Researchers have created an open-source informatics toolkit to capture CT radiation dose information from an enterprise image archive, demonstrating that it is possible to create large-scale anatomy-specific radiation exposure data repositories using existing archival information, according to an article published online June 5 in Radiology.
“Before the medical community can engage in systematic and large-scale patient safety initiatives related to radiation exposure, it must first have the tools with which to capture radiation exposure data on a large scale,” wrote Aaron Sodickson, MD, PhD, of Brigham and Women’s Hospital in Boston and colleagues.
The authors noted that dose report screen captures summarizing overall x-ray exposure metrics for a given CT exam already exist in hospital archives.

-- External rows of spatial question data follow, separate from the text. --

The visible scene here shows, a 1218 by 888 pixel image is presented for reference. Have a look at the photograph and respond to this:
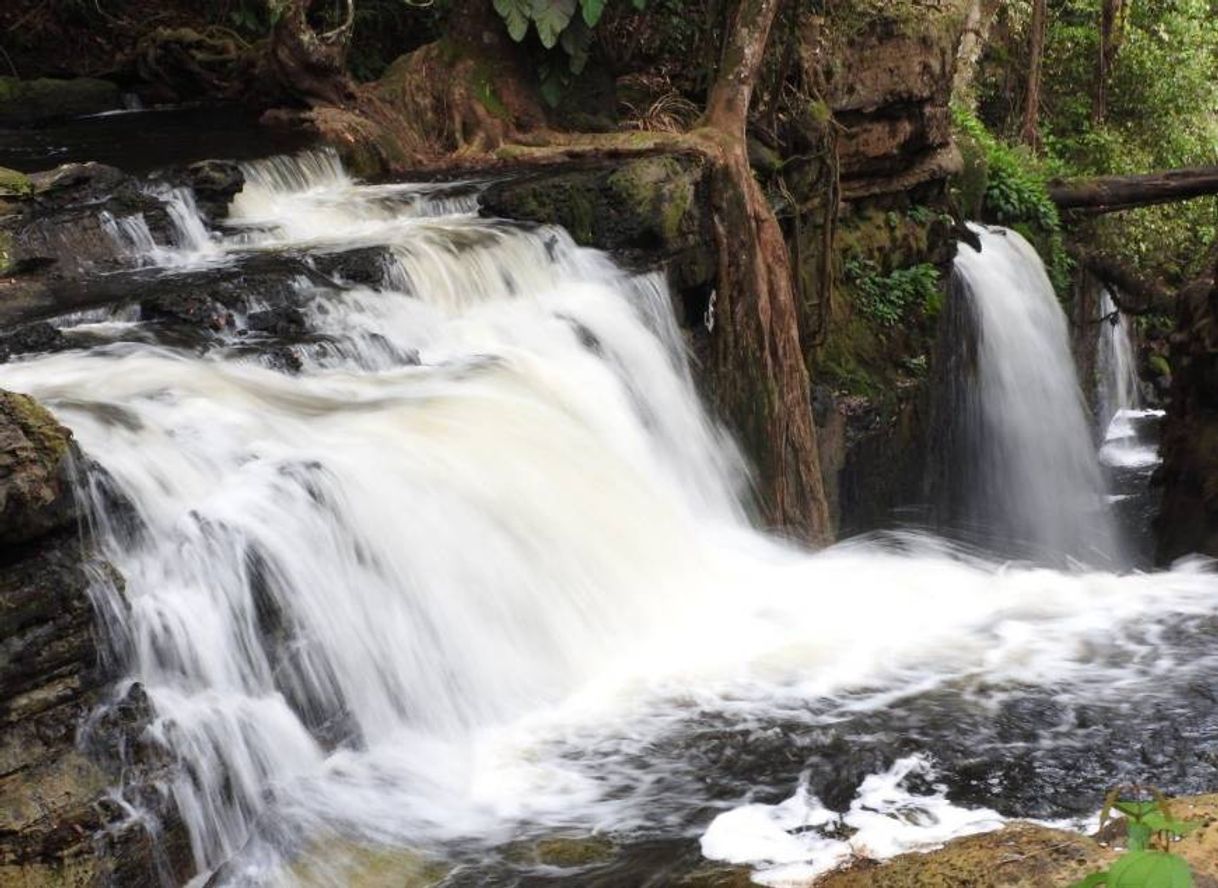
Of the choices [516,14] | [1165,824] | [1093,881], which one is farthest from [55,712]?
[516,14]

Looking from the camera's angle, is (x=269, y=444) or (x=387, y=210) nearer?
(x=269, y=444)

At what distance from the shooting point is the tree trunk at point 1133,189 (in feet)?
46.5

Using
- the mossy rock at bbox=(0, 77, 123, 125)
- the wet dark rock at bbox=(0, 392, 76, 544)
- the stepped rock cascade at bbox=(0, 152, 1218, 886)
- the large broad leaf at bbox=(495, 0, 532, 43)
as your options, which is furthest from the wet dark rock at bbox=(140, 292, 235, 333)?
the mossy rock at bbox=(0, 77, 123, 125)

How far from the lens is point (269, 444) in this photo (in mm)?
5938

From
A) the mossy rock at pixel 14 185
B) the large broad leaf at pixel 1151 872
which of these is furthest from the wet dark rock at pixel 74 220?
the large broad leaf at pixel 1151 872

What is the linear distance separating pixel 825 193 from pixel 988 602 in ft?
17.5

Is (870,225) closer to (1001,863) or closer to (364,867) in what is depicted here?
(364,867)

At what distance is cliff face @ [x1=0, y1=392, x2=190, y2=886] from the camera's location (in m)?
4.16

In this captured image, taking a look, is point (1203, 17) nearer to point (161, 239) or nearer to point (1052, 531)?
point (1052, 531)

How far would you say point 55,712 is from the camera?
14.3 ft

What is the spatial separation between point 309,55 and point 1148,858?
449 inches

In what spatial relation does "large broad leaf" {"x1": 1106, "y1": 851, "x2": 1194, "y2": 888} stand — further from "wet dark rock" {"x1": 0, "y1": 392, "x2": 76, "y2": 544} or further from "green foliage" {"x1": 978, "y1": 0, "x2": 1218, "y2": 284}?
"green foliage" {"x1": 978, "y1": 0, "x2": 1218, "y2": 284}

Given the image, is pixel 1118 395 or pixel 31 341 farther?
pixel 1118 395

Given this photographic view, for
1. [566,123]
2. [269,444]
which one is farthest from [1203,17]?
[269,444]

Information about the CT scanner, patient and protocol used is also contained within the DICOM attributes.
“Unfortunately, the data contained in dose screens are not in a format that is inherently accessible to databases, which makes it challenging to locate, extract, validate, and optimize access to the data,” wrote the authors.
To unlock this information, Sodickson and colleagues created the generalized radiation observation kit, or GROK. This toolkit can locate and retrieve volume CT dose index and dose-length product information from a DICOM image archive, as well as convert dose screens to text for analysis.

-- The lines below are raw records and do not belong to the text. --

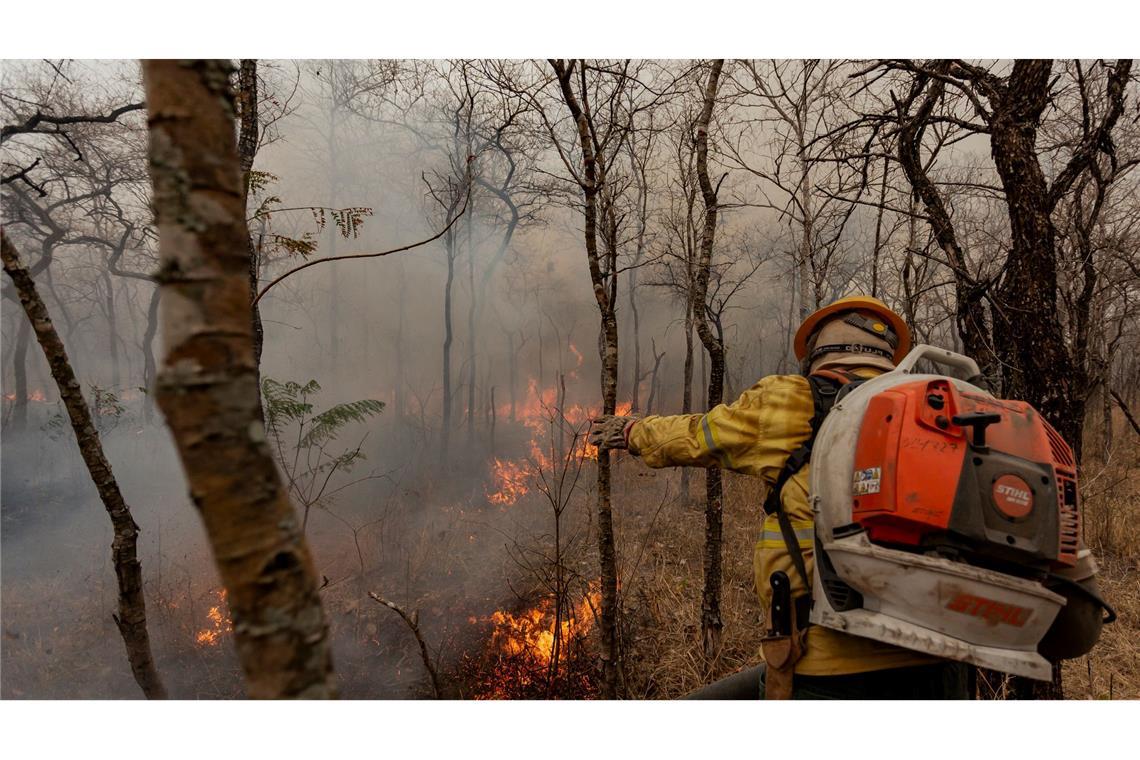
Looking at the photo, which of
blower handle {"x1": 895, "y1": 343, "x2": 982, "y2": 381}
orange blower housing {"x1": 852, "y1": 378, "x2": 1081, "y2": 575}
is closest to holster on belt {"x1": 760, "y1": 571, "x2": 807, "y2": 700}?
orange blower housing {"x1": 852, "y1": 378, "x2": 1081, "y2": 575}

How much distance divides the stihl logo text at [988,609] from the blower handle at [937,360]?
834mm

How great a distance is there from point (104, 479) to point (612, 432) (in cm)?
239

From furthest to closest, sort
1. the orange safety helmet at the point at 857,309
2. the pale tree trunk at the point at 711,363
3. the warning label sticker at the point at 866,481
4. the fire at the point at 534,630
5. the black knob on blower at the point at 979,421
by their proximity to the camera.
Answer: the fire at the point at 534,630, the pale tree trunk at the point at 711,363, the orange safety helmet at the point at 857,309, the warning label sticker at the point at 866,481, the black knob on blower at the point at 979,421

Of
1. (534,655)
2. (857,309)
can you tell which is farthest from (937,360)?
(534,655)

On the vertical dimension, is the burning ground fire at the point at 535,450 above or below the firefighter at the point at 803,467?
below

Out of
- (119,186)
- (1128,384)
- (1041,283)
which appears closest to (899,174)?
(1041,283)

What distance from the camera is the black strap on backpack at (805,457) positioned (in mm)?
1894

The authors first validated GROK using 150 randomly selected encounters for each major CT scanner manufacturer, and then turned GROK loose to populate an exposure repository containing nearly 55,000 CT encounters.
Results of the validation process proved GROK’s accuracy. Dose screen retrieval (proportion of correctly located dose screens) occurred at a rate of 99 percent. GROK also correctly extracted and assigned exposure data to specific anatomic regions, such as head, chest or abdomen and pelvis, in 94 percent of cases.

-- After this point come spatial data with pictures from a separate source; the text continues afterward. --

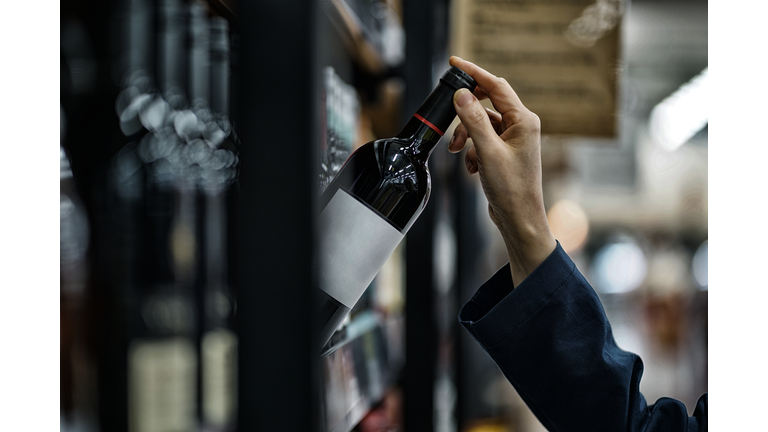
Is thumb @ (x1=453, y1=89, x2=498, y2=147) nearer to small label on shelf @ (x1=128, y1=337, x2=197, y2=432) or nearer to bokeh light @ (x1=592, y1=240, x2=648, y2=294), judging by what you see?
small label on shelf @ (x1=128, y1=337, x2=197, y2=432)

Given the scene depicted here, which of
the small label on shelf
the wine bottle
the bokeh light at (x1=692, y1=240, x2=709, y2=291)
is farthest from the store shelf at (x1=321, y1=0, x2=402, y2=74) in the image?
the bokeh light at (x1=692, y1=240, x2=709, y2=291)

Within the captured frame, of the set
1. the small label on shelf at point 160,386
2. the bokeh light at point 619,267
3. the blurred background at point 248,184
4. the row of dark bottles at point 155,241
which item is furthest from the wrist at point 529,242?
the bokeh light at point 619,267

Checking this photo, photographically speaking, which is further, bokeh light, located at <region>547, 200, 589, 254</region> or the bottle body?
bokeh light, located at <region>547, 200, 589, 254</region>

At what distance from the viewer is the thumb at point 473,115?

“Large-scale repositories of standardized anatomy-specific exposure data can lead to knowledge discovery by enabling exploration of radiation exposure variations in multiple dimensions, and they can allow monitoring, analysis, and optimization at a regulatory, institutional, scanner, or individual patient level,” wrote the authors.
At the regulatory level, Sodickson et al explained the metrics extracted by the toolkit could help create diagnostic reference levels leading to more robust comparisons between institutions. Within an organization, such information could inform CT protocol quality control efforts and identify outliers or targets for optimization.
This isn’t the first toolkit developed by researchers at Brigham and Women’s Hospital to compile dose information. As previously reported in Health Imaging, researchers demonstrated that exposure data could be extracted from existing nuclear medicine report archives in a study published May 24 in Radiology.